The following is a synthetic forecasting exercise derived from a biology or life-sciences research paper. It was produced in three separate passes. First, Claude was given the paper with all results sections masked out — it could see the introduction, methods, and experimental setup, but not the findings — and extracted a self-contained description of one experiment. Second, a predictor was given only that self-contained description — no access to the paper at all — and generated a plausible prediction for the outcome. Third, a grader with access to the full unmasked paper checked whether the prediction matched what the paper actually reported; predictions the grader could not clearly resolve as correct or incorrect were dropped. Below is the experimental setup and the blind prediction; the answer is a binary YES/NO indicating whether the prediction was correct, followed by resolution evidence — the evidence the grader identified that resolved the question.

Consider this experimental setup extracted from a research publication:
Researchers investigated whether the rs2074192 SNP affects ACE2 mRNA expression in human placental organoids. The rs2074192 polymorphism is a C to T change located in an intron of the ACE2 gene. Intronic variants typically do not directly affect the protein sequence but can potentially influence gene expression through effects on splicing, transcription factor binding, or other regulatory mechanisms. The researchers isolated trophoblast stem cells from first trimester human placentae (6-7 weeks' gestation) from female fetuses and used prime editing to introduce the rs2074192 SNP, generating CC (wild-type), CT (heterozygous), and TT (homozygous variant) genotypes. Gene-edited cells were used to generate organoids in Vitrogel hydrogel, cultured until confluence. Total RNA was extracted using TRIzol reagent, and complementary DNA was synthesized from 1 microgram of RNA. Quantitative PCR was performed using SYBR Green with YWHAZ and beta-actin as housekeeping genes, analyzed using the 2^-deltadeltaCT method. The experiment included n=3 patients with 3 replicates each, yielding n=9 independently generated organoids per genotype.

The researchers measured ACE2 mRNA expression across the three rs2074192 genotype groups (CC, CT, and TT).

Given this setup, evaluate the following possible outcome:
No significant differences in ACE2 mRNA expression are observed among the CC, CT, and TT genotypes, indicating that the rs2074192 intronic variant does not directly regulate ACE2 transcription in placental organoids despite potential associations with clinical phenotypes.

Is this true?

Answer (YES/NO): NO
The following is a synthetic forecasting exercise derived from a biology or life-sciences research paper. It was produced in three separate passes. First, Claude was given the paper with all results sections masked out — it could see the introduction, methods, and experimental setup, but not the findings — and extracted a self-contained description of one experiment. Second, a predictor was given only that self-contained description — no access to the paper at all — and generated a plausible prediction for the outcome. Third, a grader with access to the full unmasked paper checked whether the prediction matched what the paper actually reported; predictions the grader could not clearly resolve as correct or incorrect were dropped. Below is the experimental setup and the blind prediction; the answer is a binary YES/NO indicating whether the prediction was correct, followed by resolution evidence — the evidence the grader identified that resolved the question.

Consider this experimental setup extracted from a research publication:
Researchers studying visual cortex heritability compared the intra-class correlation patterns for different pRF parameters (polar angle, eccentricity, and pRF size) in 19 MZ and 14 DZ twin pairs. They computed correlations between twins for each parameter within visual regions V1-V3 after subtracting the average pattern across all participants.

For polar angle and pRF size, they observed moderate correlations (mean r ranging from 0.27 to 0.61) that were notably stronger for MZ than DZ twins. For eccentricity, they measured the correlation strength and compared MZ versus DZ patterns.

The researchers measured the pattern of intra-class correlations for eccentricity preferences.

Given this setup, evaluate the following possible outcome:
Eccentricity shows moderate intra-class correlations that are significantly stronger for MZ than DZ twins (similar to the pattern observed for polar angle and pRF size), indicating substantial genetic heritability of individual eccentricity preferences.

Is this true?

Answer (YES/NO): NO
++++++
Show all lines above holding "genotypes".

Researchers investigated whether the rs2074192 SNP affects ACE2 mRNA expression in human placental organoids. The rs2074192 polymorphism is a C to T change located in an intron of the ACE2 gene. Intronic variants typically do not directly affect the protein sequence but can potentially influence gene expression through effects on splicing, transcription factor binding, or other regulatory mechanisms. The researchers isolated trophoblast stem cells from first trimester human placentae (6-7 weeks' gestation) from female fetuses and used prime editing to introduce the rs2074192 SNP, generating CC (wild-type), CT (heterozygous), and TT (homozygous variant) genotypes. Gene-edited cells were used to generate organoids in Vitrogel hydrogel, cultured until confluence. Total RNA was extracted using TRIzol reagent, and complementary DNA was synthesized from 1 microgram of RNA. Quantitative PCR was performed using SYBR Green with YWHAZ and beta-actin as housekeeping genes, analyzed using the 2^-deltadeltaCT method. The experiment included n=3 patients with 3 replicates each, yielding n=9 independently generated organoids per genotype.
No significant differences in ACE2 mRNA expression are observed among the CC, CT, and TT genotypes, indicating that the rs2074192 intronic variant does not directly regulate ACE2 transcription in placental organoids despite potential associations with clinical phenotypes.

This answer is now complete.